MannKind Down on FDA's Briefing Document - Analyst Blog

MannKind Corp.'s MNKD shares were down more than 7% following the release of briefing documents ahead of an FDA advisory panel meeting where the company's diabetes candidate, Afrezza (inhaled insulin) will be reviewed. The FDA's Endocrinologic and Metabolic Drugs Advisory Committee meeting is scheduled for Apr 1.

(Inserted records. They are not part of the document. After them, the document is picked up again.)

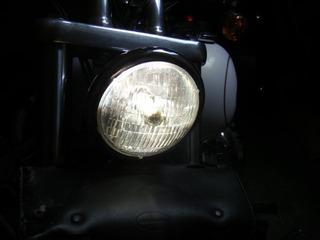 ハーレーのヘッドライト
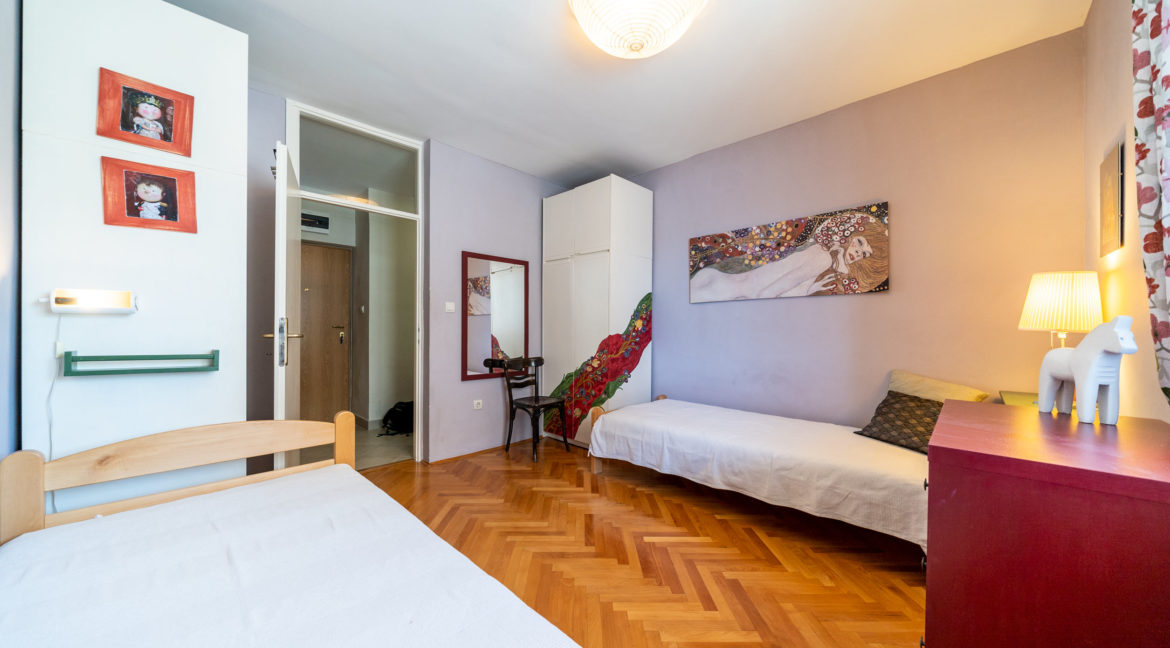 rn2379-modern-completely-renovated-apartment-bedroom-2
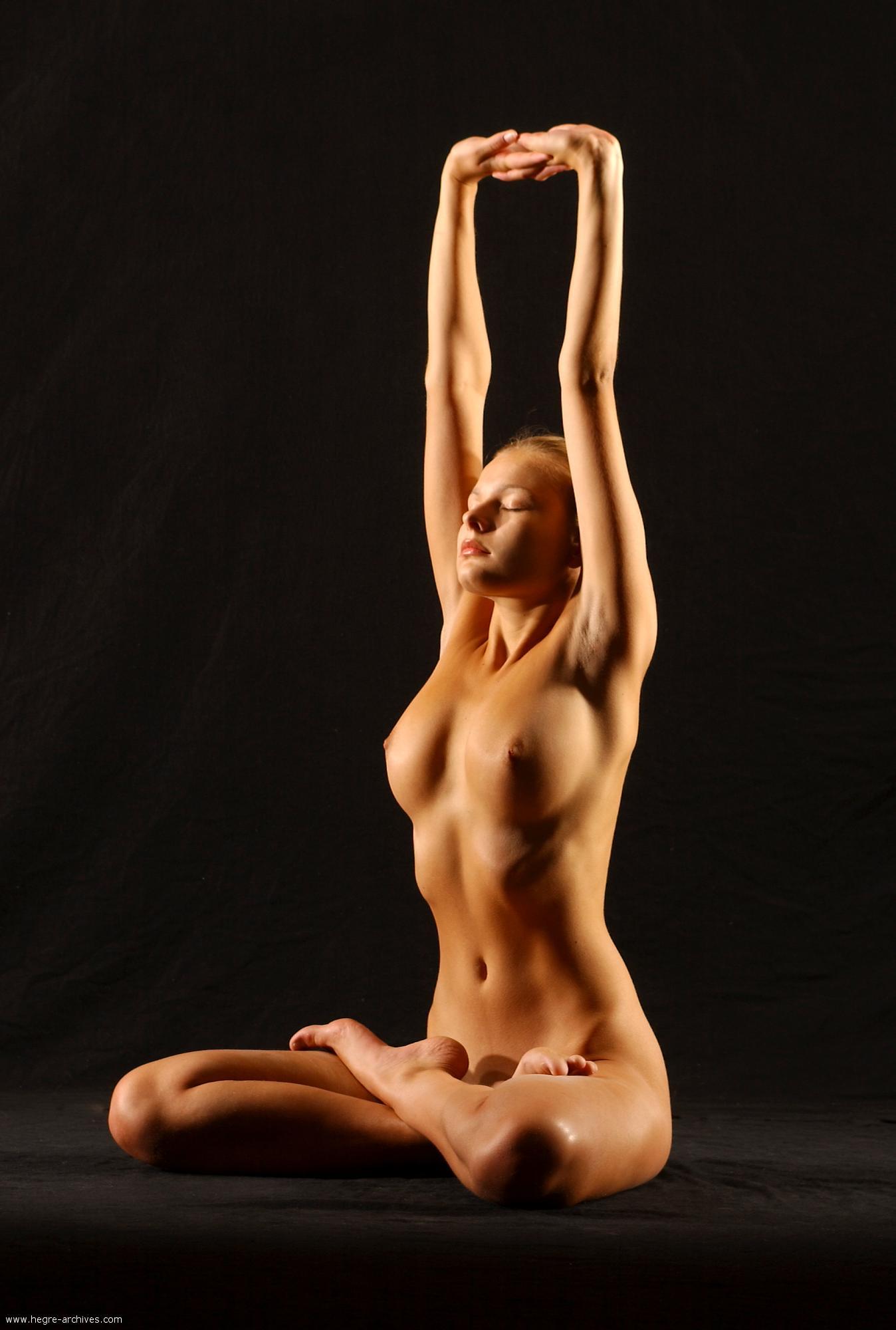 golie-devushki-yoga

MannKind is looking to get Afrezza approved for the improvement of glycemic control in adult patients suffering from type I or type II diabetes. The FDA has mentioned certain pharmacology issues regarding the safety and efficacy of Afrezza that are to be discussed at the upcoming meeting.

Regarding Afrezza's efficacy, the FDA stated in its briefing document that although the candidate demonstrated statistically superior HbA1c reduction compared to placebo, the candidate failed to demonstrate a higher HbA1c reduction compared to Novo Nordisk's NVO NovoLog (insulin aspart) in type I diabetes patients. Moreover, the advisory committee was asked to put emphasis on the observed safety findings on Afrezza including pulmonary safety, lung cancer risk and disease specific safety issues.

The concerns raised by the FDA in its briefing document can be a warning ahead of the scheduled meeting. We note that MannKind has already received two complete response letters CRL in the past for Afrezza. While issuing the last CRL in Jan 2011, the FDA asked the company to conduct two phase III trials with the next-generation inhaler.

Although a final decision from the U.S. regulatory body is expected by Apr 15, 2014, a further delay in approval or even a third CRL cannot be entirely ruled out. MannKind is dependent on the success of Afrezza and an additional delay in gaining approval will weigh heavily on the stock.

The track record of previously approved inhaled insulin drugs like Pfizer's PFE Exubera (the first inhaled insulin to be approved in the U.S. in 2006) has been pretty disappointing. Pfizer was forced to stop marketing the drug after disappointing sales of the drug. Exubera accounted for a mere $12 million in the first three quarters after launch. Pfizer also faced severe safety issues while marketing the drug.

Following the failure of Exubera, several other big companies discontinued their inhaled insulin programs citing lack of confidence in the regulatory environment and market prospects of an inhaled insulin product. Currently, we expect investor focus to remain on the outcome of the FDA advisory panel meeting.

MannKind, a biopharmaceutical company, presently carries a Zacks Rank #3 (Hold). Some better-ranked stocks in the same sector include Alexion Pharmaceuticals, Inc. ALXN with a Zacks Rank #1 (Strong Buy).